Re: [MarkLogic Dev General] MD5 - Hash Question

David Lee Thu, 17 Jul 2014 10:56:39 -0700

I will reply with a shorter version of what came up recently on another list.
ML uses UTF8 internally for xs:string which is what xdmp:quote() returns,
But that’s misleading.  Its irrelevant because the encoding of a string is not 
exposed at the XQuery layer.
We could be using anything and the behavior would be the same.
The only time encoding comes into play is when serializing or desterilizing 
from *bytes* (i.e to/from a file or text document)


Unless your using text or binary documents then generating a hash on them is 
pointless.
You're not going to get the same hash as the original file .  This is true for 
any processor of XML or JSON or structured documents that does any parsing or 
serializing.


Documents stored in the database are not byte-equal to the source document.

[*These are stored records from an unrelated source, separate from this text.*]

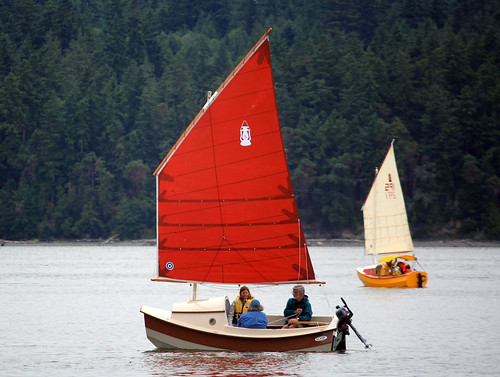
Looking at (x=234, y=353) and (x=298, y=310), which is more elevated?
(x=298, y=310)

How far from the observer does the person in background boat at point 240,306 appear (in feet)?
93.0

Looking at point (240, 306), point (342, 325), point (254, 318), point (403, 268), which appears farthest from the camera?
point (403, 268)

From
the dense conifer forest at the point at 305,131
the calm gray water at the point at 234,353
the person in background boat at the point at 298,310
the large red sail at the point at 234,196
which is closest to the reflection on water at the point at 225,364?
the calm gray water at the point at 234,353

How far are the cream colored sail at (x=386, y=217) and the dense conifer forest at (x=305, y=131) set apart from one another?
68218 mm

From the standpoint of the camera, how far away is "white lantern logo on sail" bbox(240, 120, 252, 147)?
2906cm

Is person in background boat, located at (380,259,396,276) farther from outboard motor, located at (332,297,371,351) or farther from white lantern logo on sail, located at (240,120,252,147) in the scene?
white lantern logo on sail, located at (240,120,252,147)

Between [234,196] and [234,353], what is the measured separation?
4.58 meters

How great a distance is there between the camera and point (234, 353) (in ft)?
92.1

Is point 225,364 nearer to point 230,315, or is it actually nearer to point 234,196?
point 230,315

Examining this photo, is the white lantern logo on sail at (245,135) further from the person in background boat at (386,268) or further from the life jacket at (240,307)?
the person in background boat at (386,268)

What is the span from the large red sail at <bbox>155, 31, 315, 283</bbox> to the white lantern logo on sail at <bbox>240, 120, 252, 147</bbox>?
29 mm

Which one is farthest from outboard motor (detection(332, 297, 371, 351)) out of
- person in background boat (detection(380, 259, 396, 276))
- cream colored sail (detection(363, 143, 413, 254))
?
cream colored sail (detection(363, 143, 413, 254))

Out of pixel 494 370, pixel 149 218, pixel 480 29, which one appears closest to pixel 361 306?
pixel 494 370

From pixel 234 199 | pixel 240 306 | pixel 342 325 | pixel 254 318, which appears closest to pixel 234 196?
pixel 234 199
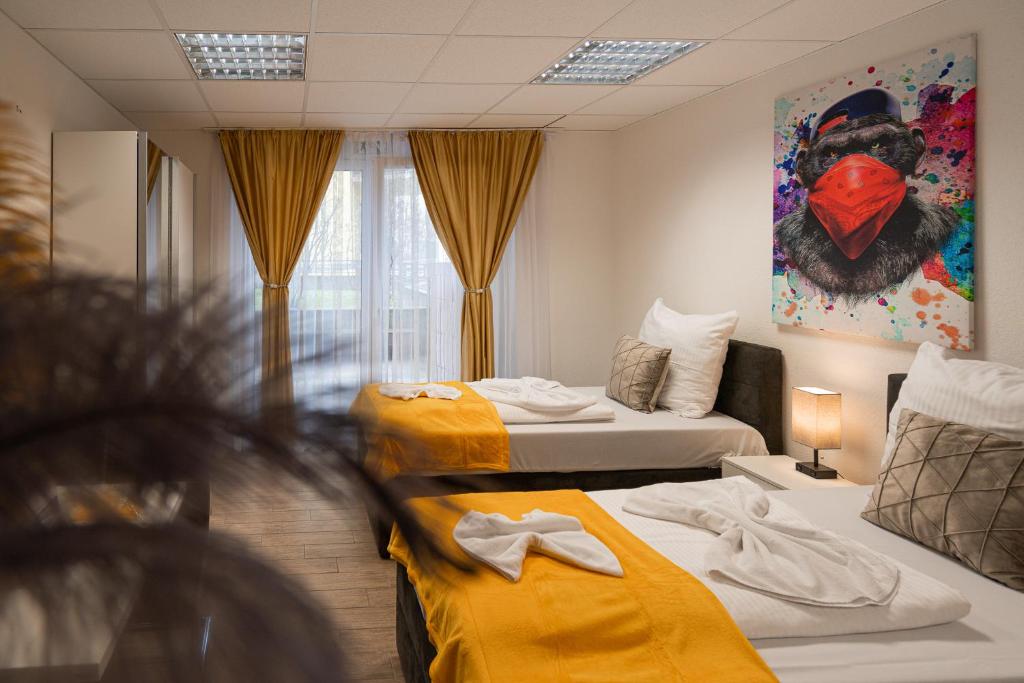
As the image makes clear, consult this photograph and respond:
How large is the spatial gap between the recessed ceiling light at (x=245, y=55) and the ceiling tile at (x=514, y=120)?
163cm

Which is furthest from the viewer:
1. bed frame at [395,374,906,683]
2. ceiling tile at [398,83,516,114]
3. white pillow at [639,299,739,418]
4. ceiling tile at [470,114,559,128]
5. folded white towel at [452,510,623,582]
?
ceiling tile at [470,114,559,128]

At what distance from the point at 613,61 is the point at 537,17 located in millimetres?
1016

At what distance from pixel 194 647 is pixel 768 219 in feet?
14.6

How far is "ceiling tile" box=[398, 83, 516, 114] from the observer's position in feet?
15.3

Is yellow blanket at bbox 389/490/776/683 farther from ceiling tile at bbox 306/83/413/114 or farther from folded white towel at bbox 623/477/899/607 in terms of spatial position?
ceiling tile at bbox 306/83/413/114

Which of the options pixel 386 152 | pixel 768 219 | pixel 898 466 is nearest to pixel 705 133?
pixel 768 219

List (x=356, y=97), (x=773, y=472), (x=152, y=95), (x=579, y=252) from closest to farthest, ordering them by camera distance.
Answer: (x=773, y=472), (x=152, y=95), (x=356, y=97), (x=579, y=252)

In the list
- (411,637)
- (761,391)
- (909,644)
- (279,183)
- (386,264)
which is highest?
(279,183)

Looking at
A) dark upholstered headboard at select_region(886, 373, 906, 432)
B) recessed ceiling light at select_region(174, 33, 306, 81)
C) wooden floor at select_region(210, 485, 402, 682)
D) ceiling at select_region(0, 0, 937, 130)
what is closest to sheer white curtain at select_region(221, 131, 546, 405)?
ceiling at select_region(0, 0, 937, 130)

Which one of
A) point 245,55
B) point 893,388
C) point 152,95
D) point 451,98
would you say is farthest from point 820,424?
point 152,95

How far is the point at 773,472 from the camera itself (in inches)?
145

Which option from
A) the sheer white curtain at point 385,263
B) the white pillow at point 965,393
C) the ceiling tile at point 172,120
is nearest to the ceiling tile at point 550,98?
the sheer white curtain at point 385,263

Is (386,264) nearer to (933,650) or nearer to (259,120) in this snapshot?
(259,120)

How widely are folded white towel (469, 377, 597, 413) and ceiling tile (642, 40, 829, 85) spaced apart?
183 cm
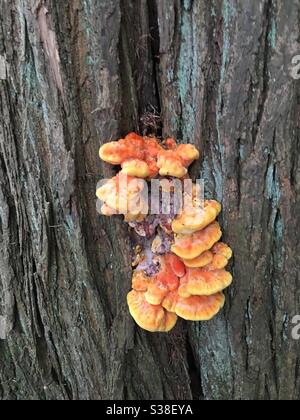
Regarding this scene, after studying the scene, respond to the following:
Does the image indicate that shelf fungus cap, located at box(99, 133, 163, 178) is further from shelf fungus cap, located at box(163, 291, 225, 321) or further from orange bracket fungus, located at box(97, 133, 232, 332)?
shelf fungus cap, located at box(163, 291, 225, 321)

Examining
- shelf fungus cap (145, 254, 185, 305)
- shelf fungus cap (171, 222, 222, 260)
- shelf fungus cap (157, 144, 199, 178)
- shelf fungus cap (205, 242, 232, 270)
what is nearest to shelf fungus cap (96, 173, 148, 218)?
shelf fungus cap (157, 144, 199, 178)

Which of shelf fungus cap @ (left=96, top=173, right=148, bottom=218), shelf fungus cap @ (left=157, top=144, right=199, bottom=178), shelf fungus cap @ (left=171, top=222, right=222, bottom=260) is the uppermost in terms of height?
shelf fungus cap @ (left=157, top=144, right=199, bottom=178)

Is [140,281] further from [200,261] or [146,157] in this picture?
[146,157]

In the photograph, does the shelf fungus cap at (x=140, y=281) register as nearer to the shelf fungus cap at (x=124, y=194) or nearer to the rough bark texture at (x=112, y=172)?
the rough bark texture at (x=112, y=172)

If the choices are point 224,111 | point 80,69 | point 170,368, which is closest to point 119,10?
point 80,69

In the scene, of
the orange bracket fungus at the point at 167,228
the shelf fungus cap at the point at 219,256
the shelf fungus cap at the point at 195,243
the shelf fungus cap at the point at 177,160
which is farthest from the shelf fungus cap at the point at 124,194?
the shelf fungus cap at the point at 219,256

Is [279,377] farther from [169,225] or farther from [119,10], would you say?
[119,10]
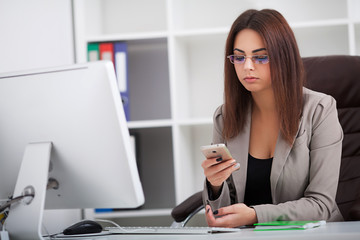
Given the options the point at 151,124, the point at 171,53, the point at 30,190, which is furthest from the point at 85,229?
the point at 171,53

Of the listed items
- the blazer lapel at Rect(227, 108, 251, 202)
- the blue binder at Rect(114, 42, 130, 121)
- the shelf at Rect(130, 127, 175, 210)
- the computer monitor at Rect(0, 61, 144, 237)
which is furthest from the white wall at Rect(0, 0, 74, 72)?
the blazer lapel at Rect(227, 108, 251, 202)

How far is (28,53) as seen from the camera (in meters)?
2.21

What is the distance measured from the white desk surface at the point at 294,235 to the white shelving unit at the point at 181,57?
161 centimetres

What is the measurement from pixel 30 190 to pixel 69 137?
0.51 feet

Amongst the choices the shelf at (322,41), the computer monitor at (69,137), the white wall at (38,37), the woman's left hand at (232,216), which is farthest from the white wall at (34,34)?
the shelf at (322,41)

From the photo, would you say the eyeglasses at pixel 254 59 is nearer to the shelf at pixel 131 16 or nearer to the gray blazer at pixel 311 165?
the gray blazer at pixel 311 165

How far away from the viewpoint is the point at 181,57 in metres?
2.83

This is true at multiple levels.   At the "store on the disk" level a 
"Document" doesn’t resemble the source document at all,

Any more than a CSV file resembles the block structure of an Oracle partition - 
let alone byte equal.

For some primitive document types - namely binary, what you get back should be 
equal to what you put in - exactly, But even text documents might undergo 
character set translation , Unicode normalization so what you get back may Not 
be byte equal ...

Structured docs are more complex,  XML and JSON first undergo charset 
translation like text, then they are parsed Into an internal node structure - 
and then stored in a very concise format.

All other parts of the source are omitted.